- _PROBLEM STATEMENT_: Please write each entry out again exactly as shown.
*** Opening MATERIAL SUPPLIED ***
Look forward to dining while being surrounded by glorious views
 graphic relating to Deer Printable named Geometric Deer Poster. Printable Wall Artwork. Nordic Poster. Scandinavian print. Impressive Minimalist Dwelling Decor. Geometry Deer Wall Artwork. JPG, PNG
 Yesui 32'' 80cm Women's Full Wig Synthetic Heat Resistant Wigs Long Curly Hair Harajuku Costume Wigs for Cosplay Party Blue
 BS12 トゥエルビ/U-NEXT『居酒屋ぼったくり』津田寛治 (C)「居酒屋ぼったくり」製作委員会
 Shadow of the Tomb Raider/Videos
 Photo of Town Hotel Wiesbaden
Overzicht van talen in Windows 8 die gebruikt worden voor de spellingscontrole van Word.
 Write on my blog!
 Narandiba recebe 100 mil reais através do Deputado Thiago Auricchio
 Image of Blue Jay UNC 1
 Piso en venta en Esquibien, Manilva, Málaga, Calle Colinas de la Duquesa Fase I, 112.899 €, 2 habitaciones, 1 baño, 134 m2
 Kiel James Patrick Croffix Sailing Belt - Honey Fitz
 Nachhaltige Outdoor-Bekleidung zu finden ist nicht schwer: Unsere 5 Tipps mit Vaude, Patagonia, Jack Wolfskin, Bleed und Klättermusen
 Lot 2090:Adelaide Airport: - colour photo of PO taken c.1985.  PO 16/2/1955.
*** Closing MATERIAL SUPPLIED ***
- _ANSWER FOR THE TASK_:
Look forward to dining while being surrounded by glorious views
 graphic relating to Deer Printable named Geometric Deer Poster. Printable Wall Artwork. Nordic Poster. Scandinavian print. Impressive Minimalist Dwelling Decor. Geometry Deer Wall Artwork. JPG, PNG
 Yesui 32'' 80cm Women's Full Wig Synthetic Heat Resistant Wigs Long Curly Hair Harajuku Costume Wigs for Cosplay Party Blue
 BS12 トゥエルビ/U-NEXT『居酒屋ぼったくり』津田寛治 (C)「居酒屋ぼったくり」製作委員会
 Shadow of the Tomb Raider/Videos
 Photo of Town Hotel Wiesbaden
Overzicht van talen in Windows 8 die gebruikt worden voor de spellingscontrole van Word.
 Write on my blog!
 Narandiba recebe 100 mil reais através do Deputado Thiago Auricchio
 Image of Blue Jay UNC 1
 Piso en venta en Esquibien, Manilva, Málaga, Calle Colinas de la Duquesa Fase I, 112.899 €, 2 habitaciones, 1 baño, 134 m2
 Kiel James Patrick Croffix Sailing Belt - Honey Fitz
 Nachhaltige Outdoor-Bekleidung zu finden ist nicht schwer: Unsere 5 Tipps mit Vaude, Patagonia, Jack Wolfskin, Bleed und Klättermusen
 Lot 2090:Adelaide Airport: - colour photo of PO taken c.1985.  PO 16/2/1955.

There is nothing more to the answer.